423387_web_R_B_by_Irene Lehmann_pixelio.deIn einer Agenturmeldung wird berichtet, daß Redaktionen sogenannter Boulevard-„Zeitungen“ den Eingang einer Geldentschädigungsklage bestätigt hätten. Die Straßenjungs reklamieren hämisch die Klageerhebung nur zwei Tage, bevor wesentliche Teile des Anspruchs verjährt wären und mehr als zweieinhalb Jahre nach dem Gegenstand der Berichterstattung, wegen der sie den Schadensersatz leisten sollen.

Ich kenne mich zwar mit diesem Zivilrecht nicht so genau aus. Aber dort wie im Strafrecht gilt derselbe Grundsatz: Fristen sind dafür da, daß sie (aus-)genutzt werden.

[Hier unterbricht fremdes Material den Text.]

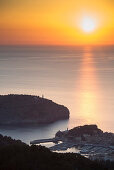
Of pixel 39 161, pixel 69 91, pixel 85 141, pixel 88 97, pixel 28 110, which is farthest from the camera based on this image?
pixel 69 91

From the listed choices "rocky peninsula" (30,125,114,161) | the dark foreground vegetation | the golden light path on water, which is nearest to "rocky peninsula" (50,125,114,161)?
"rocky peninsula" (30,125,114,161)

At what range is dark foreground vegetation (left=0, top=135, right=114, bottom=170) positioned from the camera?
9984 mm

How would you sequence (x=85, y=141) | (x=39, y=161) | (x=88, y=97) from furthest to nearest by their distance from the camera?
(x=88, y=97)
(x=85, y=141)
(x=39, y=161)

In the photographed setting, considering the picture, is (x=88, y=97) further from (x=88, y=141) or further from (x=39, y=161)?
(x=39, y=161)

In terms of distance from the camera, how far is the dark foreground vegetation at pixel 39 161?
998cm

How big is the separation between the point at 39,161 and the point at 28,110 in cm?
1545

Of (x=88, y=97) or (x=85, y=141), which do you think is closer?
(x=85, y=141)

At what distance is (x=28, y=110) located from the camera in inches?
1016

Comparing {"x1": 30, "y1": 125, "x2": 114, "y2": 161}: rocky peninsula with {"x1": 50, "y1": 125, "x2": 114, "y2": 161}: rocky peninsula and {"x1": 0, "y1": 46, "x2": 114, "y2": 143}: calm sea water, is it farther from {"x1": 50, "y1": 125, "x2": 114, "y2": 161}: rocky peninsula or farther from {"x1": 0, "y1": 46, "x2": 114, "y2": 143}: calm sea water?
{"x1": 0, "y1": 46, "x2": 114, "y2": 143}: calm sea water

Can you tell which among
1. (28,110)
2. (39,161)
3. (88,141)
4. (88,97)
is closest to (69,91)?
(88,97)

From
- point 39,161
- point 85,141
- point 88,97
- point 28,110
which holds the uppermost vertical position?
point 88,97

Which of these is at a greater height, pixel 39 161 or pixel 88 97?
pixel 88 97

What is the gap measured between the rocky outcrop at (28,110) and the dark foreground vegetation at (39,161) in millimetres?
13287

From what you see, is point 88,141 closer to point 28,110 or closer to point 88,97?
point 28,110
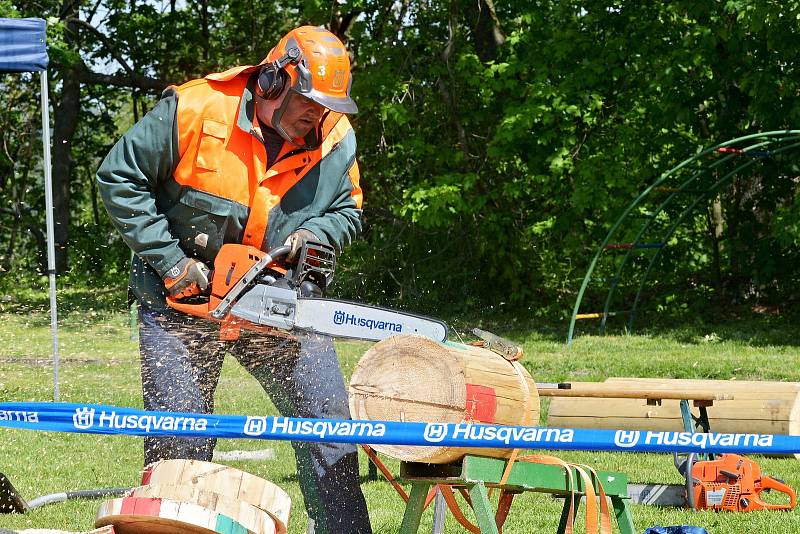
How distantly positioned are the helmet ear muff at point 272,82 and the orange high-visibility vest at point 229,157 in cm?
13

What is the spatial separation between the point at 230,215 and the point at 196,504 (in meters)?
1.44

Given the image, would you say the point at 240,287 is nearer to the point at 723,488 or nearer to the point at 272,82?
the point at 272,82

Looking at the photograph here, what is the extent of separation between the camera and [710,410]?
7301 mm

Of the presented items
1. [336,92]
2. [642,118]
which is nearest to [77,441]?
[336,92]

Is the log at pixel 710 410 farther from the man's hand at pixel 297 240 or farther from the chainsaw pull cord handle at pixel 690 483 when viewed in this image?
the man's hand at pixel 297 240

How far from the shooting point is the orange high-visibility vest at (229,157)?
3996 mm

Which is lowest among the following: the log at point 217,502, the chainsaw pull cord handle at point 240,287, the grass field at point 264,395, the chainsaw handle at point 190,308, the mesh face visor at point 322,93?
the grass field at point 264,395

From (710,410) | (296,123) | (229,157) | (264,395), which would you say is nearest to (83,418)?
(229,157)

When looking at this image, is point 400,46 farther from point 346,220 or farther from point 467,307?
point 346,220

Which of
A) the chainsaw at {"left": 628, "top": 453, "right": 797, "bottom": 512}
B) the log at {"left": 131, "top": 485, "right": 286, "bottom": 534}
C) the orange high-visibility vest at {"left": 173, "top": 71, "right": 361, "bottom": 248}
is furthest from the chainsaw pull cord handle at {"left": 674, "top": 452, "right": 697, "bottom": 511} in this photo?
the log at {"left": 131, "top": 485, "right": 286, "bottom": 534}

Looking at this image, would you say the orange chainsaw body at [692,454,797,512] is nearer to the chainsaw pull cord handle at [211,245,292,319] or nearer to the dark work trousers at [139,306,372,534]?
the dark work trousers at [139,306,372,534]

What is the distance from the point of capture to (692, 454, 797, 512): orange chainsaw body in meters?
5.62

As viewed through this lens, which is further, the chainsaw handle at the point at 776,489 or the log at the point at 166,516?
the chainsaw handle at the point at 776,489

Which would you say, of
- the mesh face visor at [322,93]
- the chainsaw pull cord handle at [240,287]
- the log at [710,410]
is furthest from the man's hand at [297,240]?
the log at [710,410]
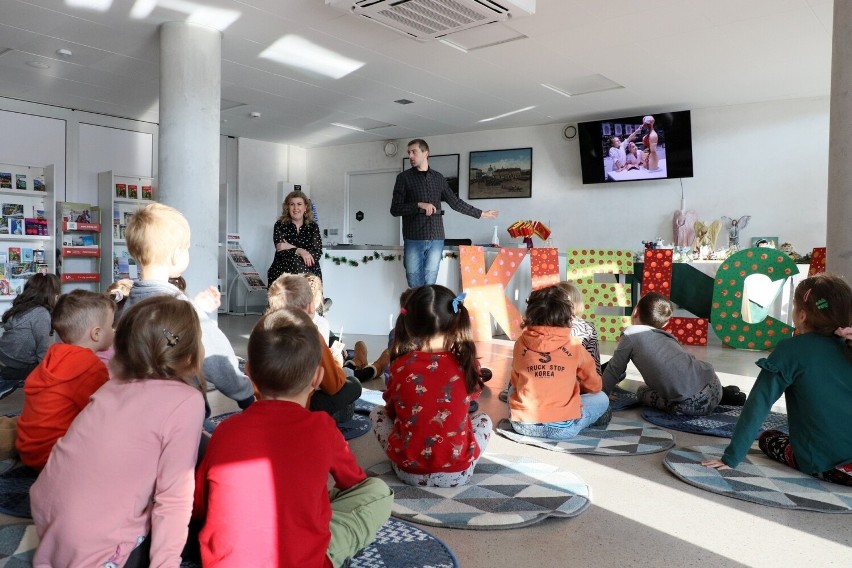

Und daß der Kläger in diesem Fall die Verjährungsfrist dazu genutzt hat, um eine Menge Punkte (meint: reichlich rechtskräftige Entscheidungen zu Persönlichkeits-Rechtsverletzungen) zu sammeln, die er dann bei der Journaille gegen Bares eintauschen wird, davon bin ich überzeugt.

Alte Züchter sehen der Entwicklung auch mit Gelassenheit entgegen: Am Ende werden die Schweine fett.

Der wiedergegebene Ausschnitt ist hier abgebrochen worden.